[Supplied passage]
------------------------------
ESSAYS · AS-E05
Petrobras and OpenAI: the right question isn't whether to sign
Public debate confuses the what with the how. What's at stake is the decision layer, not the execution layer.
The wrongly framed question
Imagine the following scenario, purely hypothetical: a state-owned oil company like Petrobras is evaluating a modernization agreement with a leading artificial intelligence provider like OpenAI. For the argument that follows, it does not matter whether this is already happening somewhere in the region, whether it is under negotiation, or whether it is entirely speculative — I use it as a device for reasoning about a pattern that will repeat, under these names or others, at every state-owned energy company in the region over the coming years. My interest is not in confirming or denying a specific fact. It is in showing why the public debate surrounding any agreement of this kind is usually mis-framed from the very first question.
The question that dominates the coverage and the legislative discussion is binary: is it dangerous for a strategic state-owned company to hand its technological modernization to a foreign AI provider, yes or no? It is the wrong question, and it is wrong for a structural reason, not an ideological one. It treats "signing with OpenAI" as a single, indivisible event, when in reality an agreement of this kind is a bundle of dozens of separable decisions, each with its own level of risk, its own reversibility, and its own jurisdiction. Asking "yes or no?" forces an answer about the entire bundle in a single word, which guarantees a bad answer — either a refusal that forfeits real operational gains, or an acceptance that hands over more than needed to be handed over.
------------------------------
[Stored data]
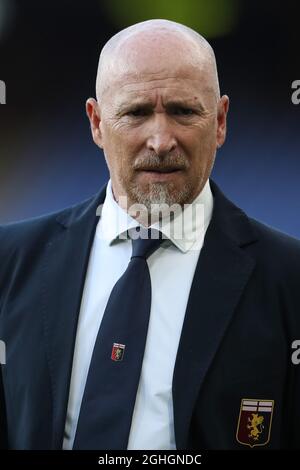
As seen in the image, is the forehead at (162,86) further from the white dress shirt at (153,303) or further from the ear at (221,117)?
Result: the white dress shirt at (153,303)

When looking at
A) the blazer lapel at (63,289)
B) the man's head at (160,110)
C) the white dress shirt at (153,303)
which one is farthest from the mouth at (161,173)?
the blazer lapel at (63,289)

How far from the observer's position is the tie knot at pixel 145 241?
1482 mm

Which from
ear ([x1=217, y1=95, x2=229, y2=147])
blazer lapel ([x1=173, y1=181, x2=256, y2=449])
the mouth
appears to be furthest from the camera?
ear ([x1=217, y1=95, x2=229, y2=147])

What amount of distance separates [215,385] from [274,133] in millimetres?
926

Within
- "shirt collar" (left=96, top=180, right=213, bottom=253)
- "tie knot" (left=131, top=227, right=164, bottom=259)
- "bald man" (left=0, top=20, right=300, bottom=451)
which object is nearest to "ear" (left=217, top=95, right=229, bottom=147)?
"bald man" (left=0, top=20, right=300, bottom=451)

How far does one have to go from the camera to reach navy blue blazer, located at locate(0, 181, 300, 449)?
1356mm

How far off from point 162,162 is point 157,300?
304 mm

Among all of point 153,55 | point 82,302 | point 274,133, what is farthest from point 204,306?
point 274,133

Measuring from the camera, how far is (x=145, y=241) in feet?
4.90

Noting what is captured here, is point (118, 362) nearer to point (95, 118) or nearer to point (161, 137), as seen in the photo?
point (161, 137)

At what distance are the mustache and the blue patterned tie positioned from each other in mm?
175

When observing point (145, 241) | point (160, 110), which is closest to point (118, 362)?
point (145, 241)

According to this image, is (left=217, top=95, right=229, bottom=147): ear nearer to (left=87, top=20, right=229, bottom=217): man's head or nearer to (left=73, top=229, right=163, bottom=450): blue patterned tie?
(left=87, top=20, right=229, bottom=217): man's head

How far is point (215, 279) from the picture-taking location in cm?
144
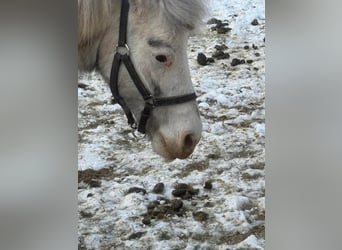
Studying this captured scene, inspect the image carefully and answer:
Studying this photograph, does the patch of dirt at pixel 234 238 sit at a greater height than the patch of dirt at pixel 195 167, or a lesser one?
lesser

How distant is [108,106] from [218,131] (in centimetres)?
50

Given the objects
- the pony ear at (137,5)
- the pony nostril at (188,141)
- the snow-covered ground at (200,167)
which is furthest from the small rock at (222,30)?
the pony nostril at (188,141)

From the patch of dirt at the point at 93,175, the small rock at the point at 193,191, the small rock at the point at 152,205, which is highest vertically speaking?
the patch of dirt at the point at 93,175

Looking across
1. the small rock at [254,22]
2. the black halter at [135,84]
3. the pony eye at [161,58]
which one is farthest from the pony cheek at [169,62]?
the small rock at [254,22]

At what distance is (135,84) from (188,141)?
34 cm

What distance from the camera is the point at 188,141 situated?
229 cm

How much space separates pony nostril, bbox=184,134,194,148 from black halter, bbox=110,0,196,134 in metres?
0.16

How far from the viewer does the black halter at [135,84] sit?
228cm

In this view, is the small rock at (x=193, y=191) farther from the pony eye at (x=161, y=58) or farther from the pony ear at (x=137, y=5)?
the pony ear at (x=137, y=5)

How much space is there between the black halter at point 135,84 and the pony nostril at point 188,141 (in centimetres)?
------------------------------
[Assignment] Please repeat the essay on Petrobras and OpenAI word for word, from its header line through its final sentence.

[Exercise result]
ESSAYS · AS-E05
Petrobras and OpenAI: the right question isn't whether to sign
Public debate confuses the what with the how. What's at stake is the decision layer, not the execution layer.
The wrongly framed question
Imagine the following scenario, purely hypothetical: a state-owned oil company like Petrobras is evaluating a modernization agreement with a leading artificial intelligence provider like OpenAI. For the argument that follows, it does not matter whether this is already happening somewhere in the region, whether it is under negotiation, or whether it is entirely speculative — I use it as a device for reasoning about a pattern that will repeat, under these names or others, at every state-owned energy company in the region over the coming years. My interest is not in confirming or denying a specific fact. It is in showing why the public debate surrounding any agreement of this kind is usually mis-framed from the very first question.
The question that dominates the coverage and the legislative discussion is binary: is it dangerous for a strategic state-owned company to hand its technological modernization to a foreign AI provider, yes or no? It is the wrong question, and it is wrong for a structural reason, not an ideological one. It treats "signing with OpenAI" as a single, indivisible event, when in reality an agreement of this kind is a bundle of dozens of separable decisions, each with its own level of risk, its own reversibility, and its own jurisdiction. Asking "yes or no?" forces an answer about the entire bundle in a single word, which guarantees a bad answer — either a refusal that forfeits real operational gains, or an acceptance that hands over more than needed to be handed over.